Work item ▸ The answer must reproduce the listing exactly, with every picture left out.
- Opening Delimiter -
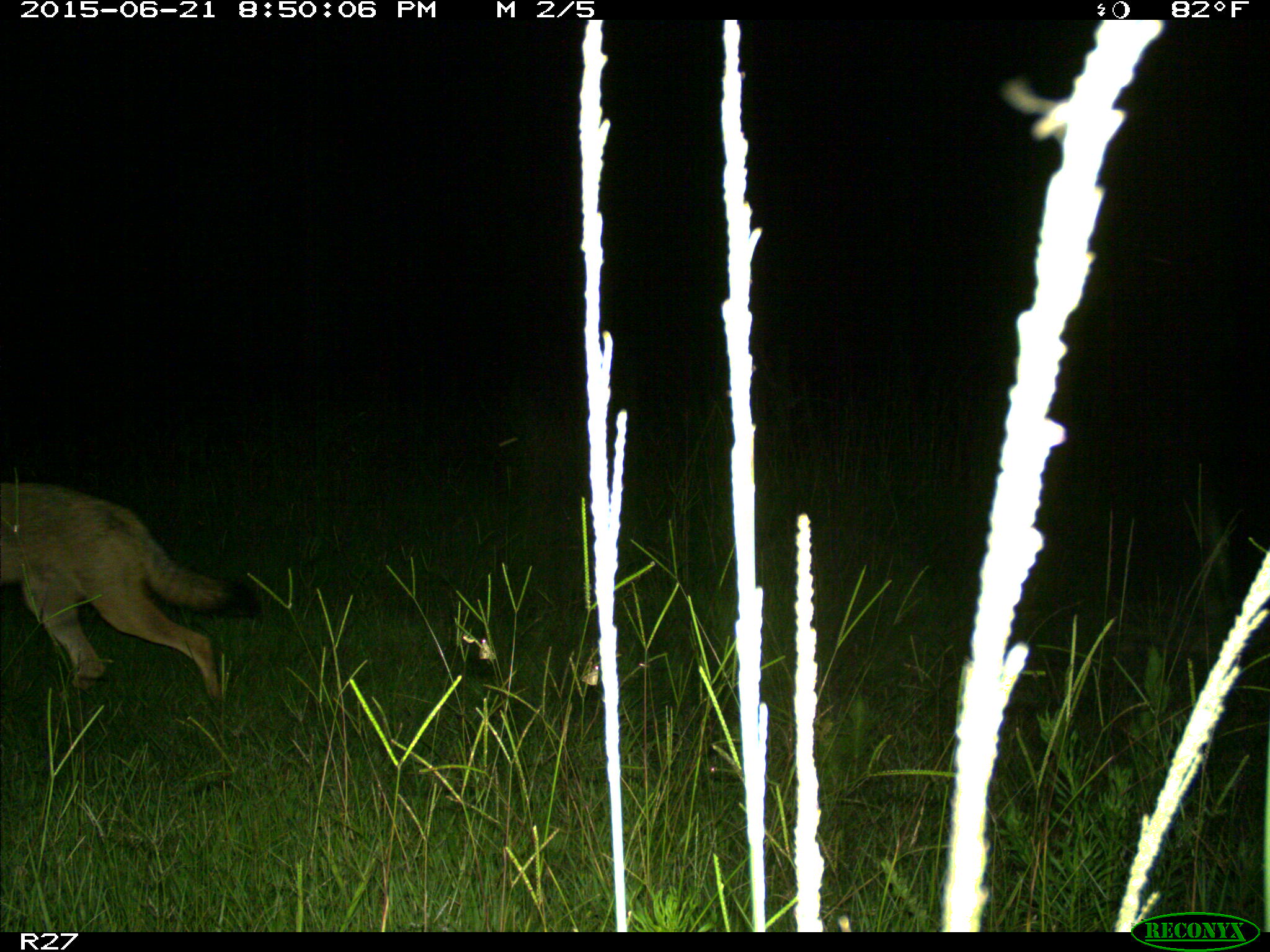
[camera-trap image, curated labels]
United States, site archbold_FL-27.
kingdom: Animalia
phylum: Chordata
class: Mammalia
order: Carnivora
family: Canidae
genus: Canis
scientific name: Canis latrans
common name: coyote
- Closing Delimiter -
The completed task ▸
[camera-trap image, curated labels]
United States, site archbold_FL-27.
kingdom: Animalia
phylum: Chordata
class: Mammalia
order: Carnivora
family: Canidae
genus: Canis
scientific name: Canis latrans
common name: coyote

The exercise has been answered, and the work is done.